Table 3 MPJPE (average error of joint point coordinates)
Fig. 6
figure 6

3D skeleton coordinate take-off action analysis

The fuzzy algorithm is used to calculate the measured values of the human posture in the two test actions, and the results are recorded in Table 4. The higher the measured value of the human body posture, the more similar the action is to the standard action. According to the results in the table, the measured value of test action 2 is higher than that of test action 1, and test action 2 is the most similar. This is the picture in Fig. 7. The displayed consistency shows the rationality of the choice of distance measurement method.
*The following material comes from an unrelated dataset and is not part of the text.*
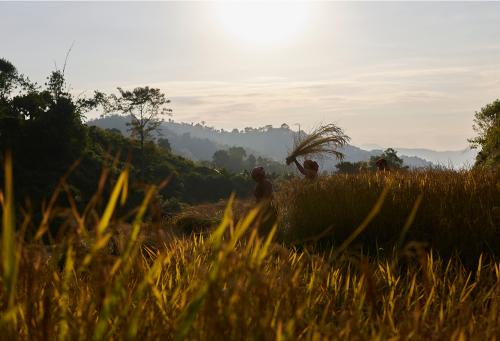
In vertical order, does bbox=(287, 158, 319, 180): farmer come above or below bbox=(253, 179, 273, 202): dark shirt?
above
The analysis of the two sets of test actions is shown in Fig. 7.

Table 4 Measured values of human posture in two test actions
Fig. 7
figure 7

Analysis of the two sets of test actions

4.3 Skeleton extraction analysis of take-off action

In the NTURGB + D120 data set labeled with KinectSDK, the three-dimensional key point coordinates are used as a reference, and the performer's actions in the A63 shooting action in the NTURGB + D120 data set are used. The second and third left sides of each picture are the 3D marked by KinectSDK in the data set. The results of human body key points are the same as the estimated results of this method. The viewing angle used for display is the same. 14 points are selected from the 25 key points obtained by Kinect for visualization, and the same 14 key points are selected for visualization in the 18 key points obtained by this method. As shown in Figure a, there is a certain difference between the key points of the elbow and the leg, and the joint length is different. From the comparison results of the two methods, the method proposed in this paper can better estimate the position of the corresponding key point. The detection accuracy of the right ankle was 93.47%, and the detection accuracy of the right knee was 88.99%. The binary processing of the take-off action is shown in Fig. 8. The skeleton extraction of the take-off action is shown in Fig. 9. The result analysis of this research and optimization is shown in Fig. 10. The estimated accuracy of each bone point is shown in Table 5.

Fig. 8
figure 8

Binarization of take-off action

Fig. 9
figure 9

Skeleton extraction of take-off action

Fig. 10
figure 10

Analysis of the results of this research and optimization

Table 5 Estimated accuracy of each bone point

5 Conclusion

This research mainly discusses the pattern recognition of the take-off action of basketball players based on the fuzzy neural network system. In this study, the key points of the human body are enhanced by introducing a 3D posture fuzzy neural network. In order to visualize the depth map, it is processed in pseudo-color. The network architecture is divided into two modules, namely a 2D human body key point detection module and a 3D posture estimation network module. Among them, the function of the 2D human body key point detection module is to detect the position information of the human body key points in a single color image. Each joint point is represented by a score map. The largest score map predicts that the key points in the image exist, and all the score maps of are merged into a set, which can uniquely represent the 2D key points of the human body. The function of the 3D pose estimation fuzzy neural network module is to take the depth map and the coordinate set of the 2D human body key points of the previous module as input data. Through a series of 3D convolution operations, the coordinates of the 3D human body key points are obtained as the output of the module. A complete 3D human pose. The designed fuzzy neural network classifier also uses the backward propagation algorithm of the gradient descent principle to modify its connection weights. In the application, it is also divided into two stages, namely the supervised learning stage and the classification stage of the unknown data. It can also be adapted to data with fuzzy nature in classification, and its output is no longer the result of a single classification, but various degrees of membership. The fuzzy neural network system designed in this research has a good effect on pattern recognition of take-off actions.